Writing a novel of 4 siblings’ childhood & the coming of age of one of them
|Manu had come back from Kolkata and as usual had brought Kolkata back with him. Aditya felt that Kolkata rejuvenated Manu and made him more Manuish. He would never tire of describing the city that he loved more than any other. His stories and descriptions brought alive the city Aditya had never seen but dearly wanted to.
Manu took leave from his classes, his students , Revathy and his responsibilities for two weeks every year and went to Kolkata. He always went alone. He said he could savour the city only if he was alone. He went in the second half of November when there would be a delicious chill in the air. According to Manu, that was the best season in the world. Not hot, not too cold, just right. He would spend most of his time walking through the streets eating golgappas and rolls. He refused to eat anything but street food when he was there.
He would describe to Aditya how he loved the happiness that engulfed the city. He would describe tram journeys at night where people would be chatting incessantly, animatedly. Badly paid government employees, chana chor garam sellers, chaatwallahs, young men in T-shirts, all smiling and talking when they had everything to crib about. And all in that lilting, melodious Bangla language. Manu couldn't understand Bangla but he always heard Salil Chaudhari' s melodies in the conversations.
Manu would spend a couple of mornings at the Salt Lake watching the tiny fishing boats making their way across the water.

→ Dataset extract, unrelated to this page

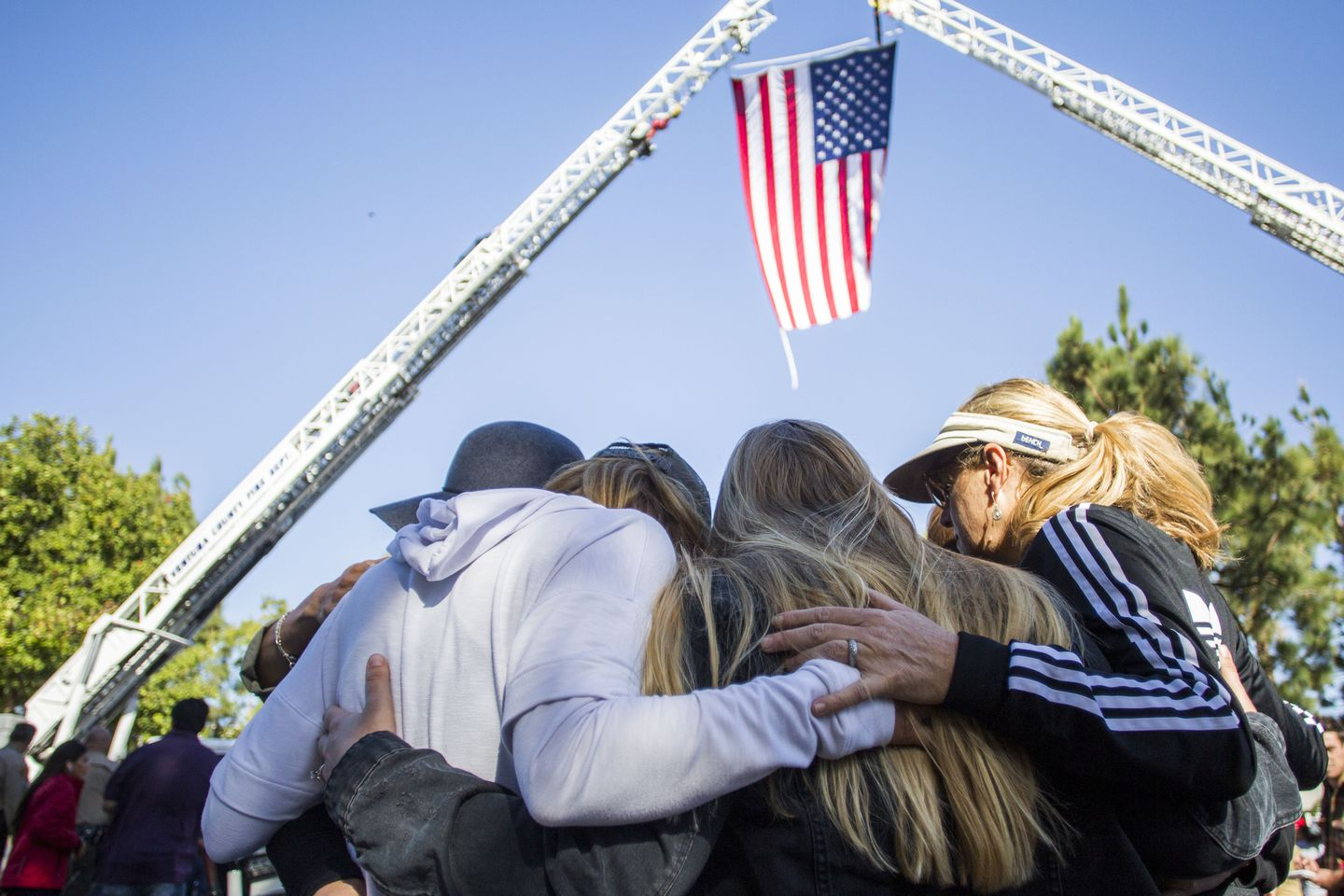 Friends hugged outside Los Robles Medical Center in Thousands Oaks, California, paying tribute to Ventura Country Sheriff's Sgt Ron Helus.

He would watch the birds diving into the water for the fish which made circular patterns everytime they breathed. He would leave only after all the bird formations in the sky above the lake had gone home to roost. He would sit in parks watching old men discussing football, the Indian cricket team's fortunes and the difference between the communism of their day and the communism of today. He would come back satiated, content and full of life.
Manu would bring back a tin of rosagollas, 2 kurtas and a couple of gramophone records of Manna Dey - every time. He said it was the only place where he wanted to buy everything. It was also the place he couldn't wait to go back to again.